The only venue in Kampala City then that government allowed rallies was Kololo Independence Grounds.
To fix the urgent problem of continued walk-to-work activists, then Attorney General Peter Nyombi (now deceased) issued a statutory instrument declaring A4C an unlawful society, thus banning its activists around the country.
“In exercise of the powers conferred on the Attorney General by section 56(2) (C) of the Penal Code Act, Cap. 120, this order is made this 4th day of April, 2012. This order may be cited as the Penal Code (Declaration of unlawful societies) Order, 2012. Any society specified in the schedule to this order is declared to be a society dangerous to peace and order in Uganda,” Nyombi said in the instrument.
Despite several attempts by the activists to rename their pressure group and reactive their activities, the Attorney General’s order enabled the security agencies to crack down on their events and arrest suspects and seize property.
The passing of the Public Order Management Act (POMA) in 2013 strengthened government assault on assemblies.

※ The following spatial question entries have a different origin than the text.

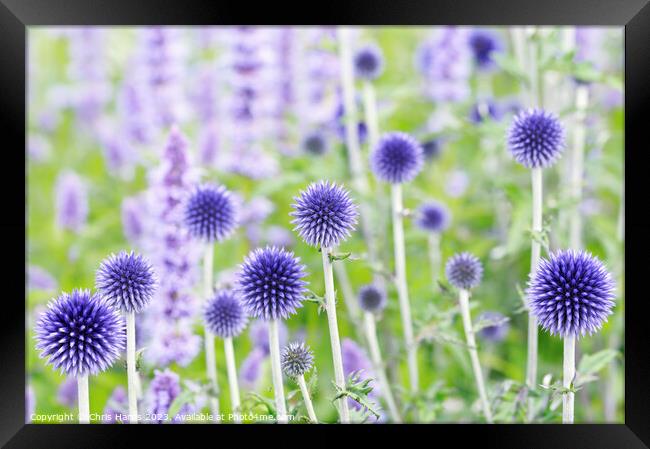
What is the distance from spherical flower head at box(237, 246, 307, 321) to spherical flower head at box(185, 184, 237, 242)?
1.30 ft

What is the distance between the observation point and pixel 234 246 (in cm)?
313

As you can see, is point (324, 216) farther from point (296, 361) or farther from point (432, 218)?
point (432, 218)

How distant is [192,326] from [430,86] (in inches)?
80.3

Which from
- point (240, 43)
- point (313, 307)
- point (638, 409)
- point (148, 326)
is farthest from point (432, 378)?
point (240, 43)

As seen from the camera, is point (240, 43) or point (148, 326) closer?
point (148, 326)

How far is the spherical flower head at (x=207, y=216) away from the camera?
198 cm

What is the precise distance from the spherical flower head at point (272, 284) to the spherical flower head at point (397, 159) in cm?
70

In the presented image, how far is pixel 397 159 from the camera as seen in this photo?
2.19 metres

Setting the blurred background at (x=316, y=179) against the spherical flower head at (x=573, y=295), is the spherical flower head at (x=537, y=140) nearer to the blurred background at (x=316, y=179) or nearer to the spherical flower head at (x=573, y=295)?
the blurred background at (x=316, y=179)

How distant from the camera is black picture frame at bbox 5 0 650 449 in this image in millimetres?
1833

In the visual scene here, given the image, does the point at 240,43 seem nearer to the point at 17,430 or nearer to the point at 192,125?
the point at 192,125

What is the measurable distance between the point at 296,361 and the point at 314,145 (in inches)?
68.0
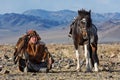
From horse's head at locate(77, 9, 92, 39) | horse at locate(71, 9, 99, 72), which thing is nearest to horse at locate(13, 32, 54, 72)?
horse at locate(71, 9, 99, 72)

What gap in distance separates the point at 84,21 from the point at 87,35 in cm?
39

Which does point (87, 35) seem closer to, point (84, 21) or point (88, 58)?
point (84, 21)

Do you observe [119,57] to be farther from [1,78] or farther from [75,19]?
Answer: [1,78]

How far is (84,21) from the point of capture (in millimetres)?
15172

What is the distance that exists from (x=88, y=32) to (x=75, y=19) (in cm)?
61

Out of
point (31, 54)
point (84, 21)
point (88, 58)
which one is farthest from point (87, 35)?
point (31, 54)

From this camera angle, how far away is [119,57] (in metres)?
22.1

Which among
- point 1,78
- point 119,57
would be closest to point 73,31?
point 1,78

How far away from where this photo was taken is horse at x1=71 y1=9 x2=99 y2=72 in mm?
15250

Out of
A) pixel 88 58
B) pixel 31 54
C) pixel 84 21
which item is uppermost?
pixel 84 21

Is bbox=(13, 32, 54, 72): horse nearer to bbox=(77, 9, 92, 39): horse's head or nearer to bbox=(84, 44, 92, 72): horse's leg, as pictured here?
bbox=(84, 44, 92, 72): horse's leg

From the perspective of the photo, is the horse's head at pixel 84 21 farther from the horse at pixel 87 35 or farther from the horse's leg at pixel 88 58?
the horse's leg at pixel 88 58

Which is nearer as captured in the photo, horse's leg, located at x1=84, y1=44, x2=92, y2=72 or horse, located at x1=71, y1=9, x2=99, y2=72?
horse, located at x1=71, y1=9, x2=99, y2=72

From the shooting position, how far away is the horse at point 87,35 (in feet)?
50.0
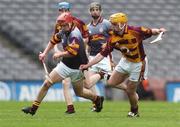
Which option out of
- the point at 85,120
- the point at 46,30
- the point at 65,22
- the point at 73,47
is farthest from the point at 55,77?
the point at 46,30

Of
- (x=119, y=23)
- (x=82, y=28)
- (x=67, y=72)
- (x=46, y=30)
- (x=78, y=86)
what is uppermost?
(x=119, y=23)

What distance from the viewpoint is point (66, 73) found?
1385cm

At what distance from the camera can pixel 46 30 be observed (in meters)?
28.0

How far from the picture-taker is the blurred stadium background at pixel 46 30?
89.9 ft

The law required the organiser, among others, to get consent of the owner of the venue and also notify the Inspector General of Police.
On November 17, 2013, POMA was enforced for the first time when Mukono Municipality legislator Betty Nambooze wrote to police to hold a meeting, and in response then Kampala Metropolitan Police commander Andrew Felix Kaweesi (now deceased) blocked the meeting, quoting Section 6 of POMA.
Since then, police has effectively used the same law to crack down on assemblies and events.
The crackdown has gone to the extent of some Opposition leaders being blocked from accessing media houses on allegations that their appearances were intended to fan subversive activities.
Dr Besigye and NUP leader Robert Kyagulanyi, alias Bobi Wine, have severally been blocked from accessing media in rural areas. Radio stations managers are intimidated with loss of advertisements and cancelation of licences.
The crackdown has now gone to as far as blocking prayers and indoor dialogues organised by the Opposition or government critics.